Edwin Anderson Alderman (May 15, 1861 – April 30, 1931) served as the President of three universities. The University of Virginia's Alderman Library is named after him, as is Edwin A. Alderman Elementary School in Wilmington and Alderman dorm at the University of North Carolina at Chapel Hill.  Alderman was the key leader in higher education in Virginia during the Progressive Era as president of the University of Virginia, 1904–31. His goal was the transformation of the Southern university into a force for state service and intellectual leadership and educational utility. Alderman successfully professionalized and modernized Virginia's system of higher education. He promoted international standards of scholarship and a statewide network of extension services. Joined by other college presidents, he promoted the Virginia Education Commission, created in 1910. Alderman's crusade encountered some resistance from traditionalists and never challenged the Jim Crow system of segregated schooling.

Early years
Alderman was born in Wilmington, North Carolina, on May 15, 1861. He was son of James and Susan (Corbett) Alderman, grandson of Patrick and Susan (Wallace) Alderman and descended from Scotch and English ancestors, who emigrated in 1774 and settled on Lower Cape Fear at North Carolina.

Alderman was prepared for college at the schools in Wilmington and at Bethel Military Academy, Virginia, from 1876 to 1878. In 1882 he graduated with a Bachelor of Philosophy from the University of North Carolina, where he was a member of the Dialectic Society.

Career
He became a schoolteacher in Goldsboro, North Carolina, superintendent of city schools there, from 1885 to 1889, and conductor of the state teachers' institutes, from 1889 to 1892. In 1891, Alderman and Charles Duncan McIver successfully pressed the North Carolina Legislature to establish the Normal and Industrial School for Women, now known as the University of North Carolina at Greensboro.

He was elected a member of the American Historical Association in 1892, member of the Maryland Historical Society in 1893, and member of the National Education Association in 1894. In 1892 Alderman became professor of history at State Normal College and taught there until 1893 when he became professor of pedagogy at the University of North Carolina, and he was named president of that institution in 1896, then he moved on to take the same position at Tulane University in 1900, before moving again to the University of Virginia in 1904. There he stayed for 27 years, until his death in 1931 from a stroke in Connellsville, Pennsylvania, while en route to deliver a speech in Illinois. He is buried at the University of Virginia Cemetery.

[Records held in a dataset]
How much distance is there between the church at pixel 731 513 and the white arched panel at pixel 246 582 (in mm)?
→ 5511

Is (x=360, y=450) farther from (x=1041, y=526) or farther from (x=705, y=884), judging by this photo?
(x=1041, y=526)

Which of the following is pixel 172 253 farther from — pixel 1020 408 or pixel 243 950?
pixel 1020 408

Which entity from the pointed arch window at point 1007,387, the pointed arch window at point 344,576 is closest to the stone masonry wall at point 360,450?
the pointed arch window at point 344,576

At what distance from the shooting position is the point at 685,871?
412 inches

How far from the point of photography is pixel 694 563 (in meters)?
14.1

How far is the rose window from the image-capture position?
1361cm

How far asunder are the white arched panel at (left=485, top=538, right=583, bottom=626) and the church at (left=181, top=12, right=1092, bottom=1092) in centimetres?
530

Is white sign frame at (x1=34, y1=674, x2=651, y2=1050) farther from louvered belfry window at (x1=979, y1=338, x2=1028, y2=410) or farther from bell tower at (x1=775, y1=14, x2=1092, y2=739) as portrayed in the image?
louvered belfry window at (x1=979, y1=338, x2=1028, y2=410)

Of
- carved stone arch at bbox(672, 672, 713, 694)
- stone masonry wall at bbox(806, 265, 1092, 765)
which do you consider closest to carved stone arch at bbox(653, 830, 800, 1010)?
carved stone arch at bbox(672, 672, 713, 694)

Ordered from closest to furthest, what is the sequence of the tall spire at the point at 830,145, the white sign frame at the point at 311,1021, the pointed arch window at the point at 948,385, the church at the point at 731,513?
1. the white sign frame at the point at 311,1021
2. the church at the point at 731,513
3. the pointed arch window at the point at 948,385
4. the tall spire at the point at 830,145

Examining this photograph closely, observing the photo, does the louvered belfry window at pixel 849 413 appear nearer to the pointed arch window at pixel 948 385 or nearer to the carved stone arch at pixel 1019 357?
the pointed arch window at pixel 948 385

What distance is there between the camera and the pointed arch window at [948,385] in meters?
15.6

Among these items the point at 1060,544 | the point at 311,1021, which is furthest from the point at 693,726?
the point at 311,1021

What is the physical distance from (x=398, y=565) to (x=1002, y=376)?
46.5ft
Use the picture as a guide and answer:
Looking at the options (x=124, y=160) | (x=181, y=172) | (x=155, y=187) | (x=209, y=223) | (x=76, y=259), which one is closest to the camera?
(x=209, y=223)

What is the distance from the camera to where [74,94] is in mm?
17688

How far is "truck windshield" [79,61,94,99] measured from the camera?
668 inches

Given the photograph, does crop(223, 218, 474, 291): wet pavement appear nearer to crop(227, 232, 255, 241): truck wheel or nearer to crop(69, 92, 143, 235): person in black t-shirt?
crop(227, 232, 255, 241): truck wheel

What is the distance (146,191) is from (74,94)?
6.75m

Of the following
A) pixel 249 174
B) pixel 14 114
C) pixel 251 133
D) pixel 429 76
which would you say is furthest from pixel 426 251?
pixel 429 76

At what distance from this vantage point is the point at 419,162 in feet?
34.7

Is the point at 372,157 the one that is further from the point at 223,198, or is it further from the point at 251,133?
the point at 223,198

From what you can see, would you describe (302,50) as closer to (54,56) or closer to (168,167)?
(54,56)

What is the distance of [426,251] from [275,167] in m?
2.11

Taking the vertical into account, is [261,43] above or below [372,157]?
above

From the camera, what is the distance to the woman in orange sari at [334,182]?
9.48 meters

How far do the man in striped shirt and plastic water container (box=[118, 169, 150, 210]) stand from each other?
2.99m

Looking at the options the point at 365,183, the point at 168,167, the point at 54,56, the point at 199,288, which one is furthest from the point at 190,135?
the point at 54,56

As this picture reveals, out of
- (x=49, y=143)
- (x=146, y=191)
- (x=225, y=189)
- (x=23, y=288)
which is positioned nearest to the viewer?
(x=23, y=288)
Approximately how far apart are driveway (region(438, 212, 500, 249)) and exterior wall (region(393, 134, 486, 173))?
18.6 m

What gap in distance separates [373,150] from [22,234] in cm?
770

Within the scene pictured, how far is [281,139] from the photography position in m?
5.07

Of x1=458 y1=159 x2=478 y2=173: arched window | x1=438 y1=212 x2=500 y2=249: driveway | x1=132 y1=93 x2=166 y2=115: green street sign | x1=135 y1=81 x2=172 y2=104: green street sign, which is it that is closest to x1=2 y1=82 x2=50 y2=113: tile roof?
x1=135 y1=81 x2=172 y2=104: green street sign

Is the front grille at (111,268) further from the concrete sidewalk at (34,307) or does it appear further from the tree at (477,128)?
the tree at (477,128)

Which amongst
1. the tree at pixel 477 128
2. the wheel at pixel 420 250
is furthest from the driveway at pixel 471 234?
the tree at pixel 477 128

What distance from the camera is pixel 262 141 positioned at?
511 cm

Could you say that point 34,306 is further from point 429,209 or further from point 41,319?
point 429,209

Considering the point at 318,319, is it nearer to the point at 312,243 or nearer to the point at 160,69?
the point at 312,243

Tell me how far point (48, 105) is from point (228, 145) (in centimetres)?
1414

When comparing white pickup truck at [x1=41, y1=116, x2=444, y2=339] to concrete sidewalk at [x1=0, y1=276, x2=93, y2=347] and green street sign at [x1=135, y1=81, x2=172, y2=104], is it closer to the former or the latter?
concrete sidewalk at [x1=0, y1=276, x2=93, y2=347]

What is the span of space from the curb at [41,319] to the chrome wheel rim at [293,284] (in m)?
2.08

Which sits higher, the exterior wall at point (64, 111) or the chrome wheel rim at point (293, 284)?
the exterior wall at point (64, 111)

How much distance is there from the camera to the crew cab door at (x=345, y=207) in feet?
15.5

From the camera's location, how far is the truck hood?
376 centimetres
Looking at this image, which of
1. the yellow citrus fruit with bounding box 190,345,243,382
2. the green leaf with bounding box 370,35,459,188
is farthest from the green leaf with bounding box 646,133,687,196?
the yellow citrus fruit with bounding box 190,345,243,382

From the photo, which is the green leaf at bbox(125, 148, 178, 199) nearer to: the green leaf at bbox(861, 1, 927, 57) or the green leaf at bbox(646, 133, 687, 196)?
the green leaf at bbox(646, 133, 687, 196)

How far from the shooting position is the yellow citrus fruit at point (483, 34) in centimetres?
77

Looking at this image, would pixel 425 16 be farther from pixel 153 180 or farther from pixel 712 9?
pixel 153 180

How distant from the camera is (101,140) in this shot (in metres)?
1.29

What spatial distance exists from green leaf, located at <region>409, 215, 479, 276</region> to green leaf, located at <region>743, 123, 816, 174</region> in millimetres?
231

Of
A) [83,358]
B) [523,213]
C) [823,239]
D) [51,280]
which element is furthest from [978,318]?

▶ Goal
Reproduce the passage of the Edwin Alderman biography that opens with the words containing "Alderman was prepared" and closes with "Carolina at Greensboro.".

▶ Solved exercise
Alderman was prepared for college at the schools in Wilmington and at Bethel Military Academy, Virginia, from 1876 to 1878. In 1882 he graduated with a Bachelor of Philosophy from the University of North Carolina, where he was a member of the Dialectic Society.

Career
He became a schoolteacher in Goldsboro, North Carolina, superintendent of city schools there, from 1885 to 1889, and conductor of the state teachers' institutes, from 1889 to 1892. In 1891, Alderman and Charles Duncan McIver successfully pressed the North Carolina Legislature to establish the Normal and Industrial School for Women, now known as the University of North Carolina at Greensboro.